Sinceramente non so perchè ho aspettato così tanto a commentare questa tua poesia. L'ho letta appena l'hai pubblicata, l'ho riletta, ma mi sono sempre detta che non avevo tempo per commentarla. E anche se anche ora è così (che pessimo gioco di parole) dopo averla letta un'ennesima volta vi ho scorto qualcosa di estremamente mio, di estremamente fisso in me, nonostante cerchi di scacciarlo via da mesi. Tutta la poesia sembra un sussurro della mia mente a me stessa, al risveglio da un lungo sonno.
Anche adesso, però, non so cosa dire di più. E' una poesia fortemente evocativa, che non fa altro che rimandare a mondi altri, ad altre possibilità, un mondo in cui il respiro non sia solo un ricordo, un mondo in cui le parole suonino solo per quelle che sono e non per quelle che noi pensiamo o vogliamo siano. E queste due realtà mi sembrano due paradossi che si scontrano, due antitesi che non trovano una sintesi (sto facendo Hegel, si nota?): da una parte l'illusione, dall'altra la vera realtà. Proprio come in un conflitto interiore: la voglia e il bisogno di vivere quello che desideriamo e la necessità fisica, impellente, di smettere di illudersi, forse nella speranza di riuscire ad accettare la realtà per quella che è. E non riusciamo mai, mai a coniugare le due cose.
E' una poesia molto bella, potrebbe assirittura essere una delle mie preferite.

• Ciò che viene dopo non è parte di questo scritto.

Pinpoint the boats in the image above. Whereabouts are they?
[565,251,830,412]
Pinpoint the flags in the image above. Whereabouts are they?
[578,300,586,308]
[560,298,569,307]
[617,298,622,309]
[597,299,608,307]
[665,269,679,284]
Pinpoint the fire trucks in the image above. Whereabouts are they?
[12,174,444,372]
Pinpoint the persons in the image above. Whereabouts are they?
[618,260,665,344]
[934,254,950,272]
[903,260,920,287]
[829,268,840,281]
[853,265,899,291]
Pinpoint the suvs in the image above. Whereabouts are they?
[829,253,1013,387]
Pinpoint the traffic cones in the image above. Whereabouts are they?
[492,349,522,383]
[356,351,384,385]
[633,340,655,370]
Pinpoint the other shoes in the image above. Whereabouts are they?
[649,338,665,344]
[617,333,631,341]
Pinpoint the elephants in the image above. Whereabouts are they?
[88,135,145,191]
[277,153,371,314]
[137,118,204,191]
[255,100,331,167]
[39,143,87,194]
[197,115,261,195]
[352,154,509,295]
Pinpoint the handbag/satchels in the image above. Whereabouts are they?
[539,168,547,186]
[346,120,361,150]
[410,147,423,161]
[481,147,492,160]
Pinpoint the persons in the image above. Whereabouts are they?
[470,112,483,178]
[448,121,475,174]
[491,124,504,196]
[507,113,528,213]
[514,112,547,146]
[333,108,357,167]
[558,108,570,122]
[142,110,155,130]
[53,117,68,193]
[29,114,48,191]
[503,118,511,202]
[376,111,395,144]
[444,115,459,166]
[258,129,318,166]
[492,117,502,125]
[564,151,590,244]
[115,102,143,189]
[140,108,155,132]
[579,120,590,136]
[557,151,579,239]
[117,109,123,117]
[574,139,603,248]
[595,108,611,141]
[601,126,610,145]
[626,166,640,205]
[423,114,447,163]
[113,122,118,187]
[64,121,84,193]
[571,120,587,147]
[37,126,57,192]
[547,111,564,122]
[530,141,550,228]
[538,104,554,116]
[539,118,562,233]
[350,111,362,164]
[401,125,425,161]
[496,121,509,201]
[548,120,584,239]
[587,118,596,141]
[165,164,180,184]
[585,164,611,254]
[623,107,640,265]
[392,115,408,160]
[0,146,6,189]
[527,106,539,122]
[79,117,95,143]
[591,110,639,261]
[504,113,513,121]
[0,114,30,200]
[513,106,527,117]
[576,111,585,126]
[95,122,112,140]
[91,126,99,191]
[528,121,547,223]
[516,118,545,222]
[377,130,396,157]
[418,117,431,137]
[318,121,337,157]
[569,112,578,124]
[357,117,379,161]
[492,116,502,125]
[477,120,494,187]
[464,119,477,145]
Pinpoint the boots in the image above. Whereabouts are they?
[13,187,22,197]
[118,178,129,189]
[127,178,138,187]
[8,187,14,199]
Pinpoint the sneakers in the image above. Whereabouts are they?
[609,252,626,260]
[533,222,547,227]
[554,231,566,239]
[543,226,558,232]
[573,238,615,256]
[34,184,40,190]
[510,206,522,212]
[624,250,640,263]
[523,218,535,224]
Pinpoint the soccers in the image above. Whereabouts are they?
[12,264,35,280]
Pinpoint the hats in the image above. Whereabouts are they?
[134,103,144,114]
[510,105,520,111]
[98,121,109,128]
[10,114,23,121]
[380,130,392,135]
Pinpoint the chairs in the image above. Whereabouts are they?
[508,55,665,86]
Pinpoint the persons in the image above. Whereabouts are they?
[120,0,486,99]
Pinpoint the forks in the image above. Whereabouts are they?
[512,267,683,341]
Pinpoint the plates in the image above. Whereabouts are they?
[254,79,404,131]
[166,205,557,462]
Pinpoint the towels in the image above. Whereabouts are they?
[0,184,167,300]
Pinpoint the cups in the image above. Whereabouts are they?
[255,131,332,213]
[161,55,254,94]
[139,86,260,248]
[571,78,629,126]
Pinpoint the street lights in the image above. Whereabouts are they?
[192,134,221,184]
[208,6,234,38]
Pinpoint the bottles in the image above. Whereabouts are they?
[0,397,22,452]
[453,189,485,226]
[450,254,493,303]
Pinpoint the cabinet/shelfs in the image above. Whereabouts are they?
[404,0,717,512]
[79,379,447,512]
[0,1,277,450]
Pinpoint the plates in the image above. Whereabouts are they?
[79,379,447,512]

Continuo ad interrogarmi sulla prima frase: voglio perdere la fede, cosa vuol dire? La fede in che senso? La fede in quello che vedi, la fede nei tuoi sensi, la fede nelle possibilità reali, la fede come ragione? Sono domande retoriche ovviamente, tutt'altro che critiche, proprio per dimostrare quanto di tutti i significati siano racchiusi in quella sola parola, in quel solo primo desidrio. Perdere la fede, sentirsi in balia del mondo, non affidarsi più a nulla di superiore e vivere se stessi senza alcun futuro: vivere e basta, vivere senza credere a niente. Pericoloso, molto affascinante, ma pericoloso.
Vizio stanco, invece, è una cosa che ho già sentito, ma che continua a piacermi, sempre, come se la vita ci trascinasse in un baratro, legati da una catena che ci assuefa e dalla quale non ci possiamo mai affrancare.
E in ultimo, quell'infinita meraviglia delle cose che non dici ha per me un significato profondissimo, che va al di là della gioia e del dolore: a volte si ripone una tale fiducia nelle persone che quando se ne vanno si preferisce ignorare il dolore, per non soccombere.
Complimenti, davvero, per questa splendida poesia.